I have not been able to find a White Paper on how the CBOE VIXNE index is constructed. Any lead to short term volatility index calculations would be appreciated. Thanks
As stated on the VIX9D page (see the link from noob2):
The CBOE S&P 500 9-Day Volatility Index SM (VIX9D) estimates the expected 9-day volatility of S&P 500® stock returns. Similar to VIX®, VIX9D is derived by applying the VIX algorithm to options on the Standard &Poor's 500 Index (SPX options), but it uses SPX options with expiration dates that bracket a nine-day period of time.
This means that for VIX9D, you can exactly follow the VIX Whitepaper, but simply use contracts with a different maturity.
E.g. for today (05.10.2020), the 9-Day maturity would be on the 14th. We then select the "near-term" contract from the 9th (= 4-day maturity) and the "next-term" contract from the 16th (= 11-day maturity), calculate their respective implied volatility as described in the Whitepaper and interpolate the 9-day value of the VIX, which lies in between these contracts.

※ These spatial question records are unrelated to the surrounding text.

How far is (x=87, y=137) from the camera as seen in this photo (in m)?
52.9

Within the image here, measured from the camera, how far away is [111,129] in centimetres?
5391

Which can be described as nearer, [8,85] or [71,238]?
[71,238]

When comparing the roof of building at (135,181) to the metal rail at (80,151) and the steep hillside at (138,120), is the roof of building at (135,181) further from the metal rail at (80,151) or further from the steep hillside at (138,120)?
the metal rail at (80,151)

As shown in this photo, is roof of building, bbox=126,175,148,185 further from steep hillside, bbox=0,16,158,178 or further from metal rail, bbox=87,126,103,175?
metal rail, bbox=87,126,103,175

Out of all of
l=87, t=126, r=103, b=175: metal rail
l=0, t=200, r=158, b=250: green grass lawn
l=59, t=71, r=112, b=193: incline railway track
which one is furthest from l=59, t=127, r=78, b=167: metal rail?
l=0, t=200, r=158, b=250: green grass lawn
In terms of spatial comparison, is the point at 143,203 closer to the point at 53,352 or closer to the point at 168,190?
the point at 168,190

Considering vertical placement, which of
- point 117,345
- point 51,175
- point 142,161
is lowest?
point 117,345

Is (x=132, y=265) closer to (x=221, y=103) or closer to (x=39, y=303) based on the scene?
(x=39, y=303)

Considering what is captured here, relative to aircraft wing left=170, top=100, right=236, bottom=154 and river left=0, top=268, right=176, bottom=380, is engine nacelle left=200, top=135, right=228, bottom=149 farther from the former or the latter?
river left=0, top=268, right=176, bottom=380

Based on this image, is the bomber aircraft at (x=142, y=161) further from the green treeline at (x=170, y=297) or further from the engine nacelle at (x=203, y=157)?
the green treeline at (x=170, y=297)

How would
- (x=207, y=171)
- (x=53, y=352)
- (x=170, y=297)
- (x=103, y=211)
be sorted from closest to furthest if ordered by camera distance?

Martin, I believe this is your research paper that you mentioned? https://papers.ssrn.com/sol3/papers.cfm?abstract_id=3644295
For my time-series class at DePaul, I chose for my group project to study the relationships between the SPX, VIX, VIX9D, VIX3M, etc. One of the things we're wrestling with is trying to match the realized volatility of the SPX with the various VIX indices, because we're calculating the former from the log returns of the closing prices on the trading days, whereaas the latter are based on calendar days. If you would not mind, could I also contact you regarding the VIX calculation algorithm?